On OSWorld-Verified, which tests computer use, GPT-5.5 scored 78.7% against GPT-5.4’s 75.0% and Claude Opus 4.7’s 78.0%. On BrowseComp, a web research benchmark, GPT-5.5 scored 84.4% and GPT-5.5 Pro scored 90.1%. FrontierMath Tier 1–3 showed GPT-5.5 at 51.7% against GPT-5.4’s 47.6% and Gemini 3.1 Pro’s 36.9%.

OpenAI said GPT-5.5 “matches GPT-5.4 per-token latency in real-world serving, while performing at a much higher level of intelligence.” The company also cited Artificial Analysis’s Coding Index, saying GPT-5.5 “delivers state-of-the-art intelligence at half the cost of competitive frontier coding models.”
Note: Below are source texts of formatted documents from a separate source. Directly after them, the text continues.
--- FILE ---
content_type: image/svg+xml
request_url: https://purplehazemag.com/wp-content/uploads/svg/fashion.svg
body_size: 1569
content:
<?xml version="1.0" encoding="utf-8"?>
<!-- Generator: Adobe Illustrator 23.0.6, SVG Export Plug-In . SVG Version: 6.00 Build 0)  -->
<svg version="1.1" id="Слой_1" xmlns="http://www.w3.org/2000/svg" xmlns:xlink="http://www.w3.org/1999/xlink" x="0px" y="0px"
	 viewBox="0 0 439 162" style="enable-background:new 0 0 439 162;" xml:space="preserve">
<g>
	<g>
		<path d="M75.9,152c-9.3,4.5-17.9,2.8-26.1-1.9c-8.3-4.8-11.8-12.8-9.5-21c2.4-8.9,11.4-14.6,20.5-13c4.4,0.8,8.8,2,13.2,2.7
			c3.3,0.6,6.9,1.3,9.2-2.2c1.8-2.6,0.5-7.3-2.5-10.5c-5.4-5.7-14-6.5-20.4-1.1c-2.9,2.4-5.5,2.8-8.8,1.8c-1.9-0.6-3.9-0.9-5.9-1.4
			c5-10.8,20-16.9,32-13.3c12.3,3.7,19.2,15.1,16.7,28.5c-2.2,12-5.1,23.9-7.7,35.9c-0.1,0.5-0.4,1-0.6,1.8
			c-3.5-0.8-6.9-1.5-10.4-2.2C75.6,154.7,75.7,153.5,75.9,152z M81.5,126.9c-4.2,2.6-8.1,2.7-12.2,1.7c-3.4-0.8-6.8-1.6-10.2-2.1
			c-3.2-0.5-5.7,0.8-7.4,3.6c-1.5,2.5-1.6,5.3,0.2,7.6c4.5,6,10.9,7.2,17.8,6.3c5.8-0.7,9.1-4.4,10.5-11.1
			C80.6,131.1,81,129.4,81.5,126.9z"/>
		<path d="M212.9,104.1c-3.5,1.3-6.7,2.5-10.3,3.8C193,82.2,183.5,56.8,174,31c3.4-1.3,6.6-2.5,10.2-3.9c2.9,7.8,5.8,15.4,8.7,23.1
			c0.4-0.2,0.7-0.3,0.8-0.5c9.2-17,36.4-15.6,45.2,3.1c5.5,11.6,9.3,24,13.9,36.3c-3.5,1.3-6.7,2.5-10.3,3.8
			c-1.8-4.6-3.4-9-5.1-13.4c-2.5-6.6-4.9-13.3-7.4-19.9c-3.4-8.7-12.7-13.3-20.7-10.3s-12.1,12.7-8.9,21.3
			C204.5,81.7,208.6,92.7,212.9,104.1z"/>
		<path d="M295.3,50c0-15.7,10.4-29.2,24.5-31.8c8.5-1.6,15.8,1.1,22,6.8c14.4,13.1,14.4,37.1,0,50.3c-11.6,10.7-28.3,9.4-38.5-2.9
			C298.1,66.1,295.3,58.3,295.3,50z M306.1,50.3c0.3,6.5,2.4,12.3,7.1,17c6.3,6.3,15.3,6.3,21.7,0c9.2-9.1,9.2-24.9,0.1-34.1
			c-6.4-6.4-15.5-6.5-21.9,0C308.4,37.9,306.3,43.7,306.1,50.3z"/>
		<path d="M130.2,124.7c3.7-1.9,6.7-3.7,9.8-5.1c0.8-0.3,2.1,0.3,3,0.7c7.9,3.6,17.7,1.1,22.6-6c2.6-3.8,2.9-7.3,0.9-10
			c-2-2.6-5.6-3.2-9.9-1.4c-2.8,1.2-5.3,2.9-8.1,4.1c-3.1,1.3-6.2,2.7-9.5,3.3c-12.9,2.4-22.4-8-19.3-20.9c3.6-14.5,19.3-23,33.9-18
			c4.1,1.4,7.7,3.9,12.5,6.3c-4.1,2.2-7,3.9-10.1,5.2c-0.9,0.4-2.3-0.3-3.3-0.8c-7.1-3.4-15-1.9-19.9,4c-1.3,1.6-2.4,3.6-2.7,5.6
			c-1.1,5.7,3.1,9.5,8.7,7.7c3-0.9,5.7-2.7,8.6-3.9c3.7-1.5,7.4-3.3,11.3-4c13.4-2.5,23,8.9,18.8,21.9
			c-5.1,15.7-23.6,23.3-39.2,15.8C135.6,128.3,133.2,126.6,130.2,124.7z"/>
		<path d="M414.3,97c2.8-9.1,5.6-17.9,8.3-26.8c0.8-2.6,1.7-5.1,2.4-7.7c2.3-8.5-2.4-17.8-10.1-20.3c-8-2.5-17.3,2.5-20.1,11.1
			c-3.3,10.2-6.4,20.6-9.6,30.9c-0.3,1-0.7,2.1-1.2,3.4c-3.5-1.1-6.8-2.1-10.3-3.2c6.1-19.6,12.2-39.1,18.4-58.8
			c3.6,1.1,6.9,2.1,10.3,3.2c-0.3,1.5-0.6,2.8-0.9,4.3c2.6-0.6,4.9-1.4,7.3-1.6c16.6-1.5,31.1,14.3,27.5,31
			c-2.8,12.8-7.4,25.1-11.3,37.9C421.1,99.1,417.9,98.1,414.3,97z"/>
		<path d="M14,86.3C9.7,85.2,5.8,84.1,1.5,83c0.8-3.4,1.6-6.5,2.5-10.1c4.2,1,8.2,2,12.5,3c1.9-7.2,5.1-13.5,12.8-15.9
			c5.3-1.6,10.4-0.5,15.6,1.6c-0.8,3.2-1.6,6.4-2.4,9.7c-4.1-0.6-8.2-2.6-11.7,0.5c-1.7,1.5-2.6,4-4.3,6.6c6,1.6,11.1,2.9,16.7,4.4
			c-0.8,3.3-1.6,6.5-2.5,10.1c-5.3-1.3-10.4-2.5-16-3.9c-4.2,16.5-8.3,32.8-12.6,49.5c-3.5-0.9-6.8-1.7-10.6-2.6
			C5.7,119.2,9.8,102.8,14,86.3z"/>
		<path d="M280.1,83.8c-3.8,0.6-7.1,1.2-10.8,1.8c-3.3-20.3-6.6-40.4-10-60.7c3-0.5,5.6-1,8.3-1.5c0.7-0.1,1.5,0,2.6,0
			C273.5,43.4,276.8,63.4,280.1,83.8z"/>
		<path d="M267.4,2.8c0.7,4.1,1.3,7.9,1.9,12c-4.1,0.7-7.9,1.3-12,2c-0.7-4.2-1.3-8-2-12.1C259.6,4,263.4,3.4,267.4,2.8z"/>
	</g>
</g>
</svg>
Early testers provided attributed accounts. Dan Shipper, founder and CEO of Every, is quoted in the announcement saying GPT-5.5 is “the first coding model I’ve used that has serious conceptual clarity.” He described a test in which he asked GPT-5.5 to replicate a rewrite that a senior engineer had needed days to produce; GPT-5.4 could not do it, and GPT-5.5 could. Pietro Schirano, CEO of MagicPath, said the model merged a branch with hundreds of frontend and refactor changes into a substantially changed main branch, “resolving the work in one shot in about 20 minutes.”

GPT-5.5 is rolling out to Plus, Pro, Business, and Enterprise users in ChatGPT and Codex. GPT-5.5 Pro is rolling out to Pro, Business, and Enterprise users in ChatGPT. OpenAI said it would bring both variants to the API after working with partners and customers on “the safety and security requirements for serving it at scale.” On April 24, the company updated the announcement to note that GPT-5.5 and GPT-5.5 Pro are now available in the API, and that the system card has been updated to describe additional safeguards.

OpenAI said the model was evaluated across its “full suite of safety and preparedness frameworks,” with internal and external red-teamers and targeted testing for advanced cybersecurity and biology capabilities. The company said it collected feedback from “nearly 200 trusted early-access partners” before release.

The announcement also noted that GPT-5.5 delivers gains “especially in agentic coding, computer use, knowledge work, and early scientific research — areas where progress depends on reasoning across context and taking action over time.” OpenAI did not specify timelines for broader feature rollouts.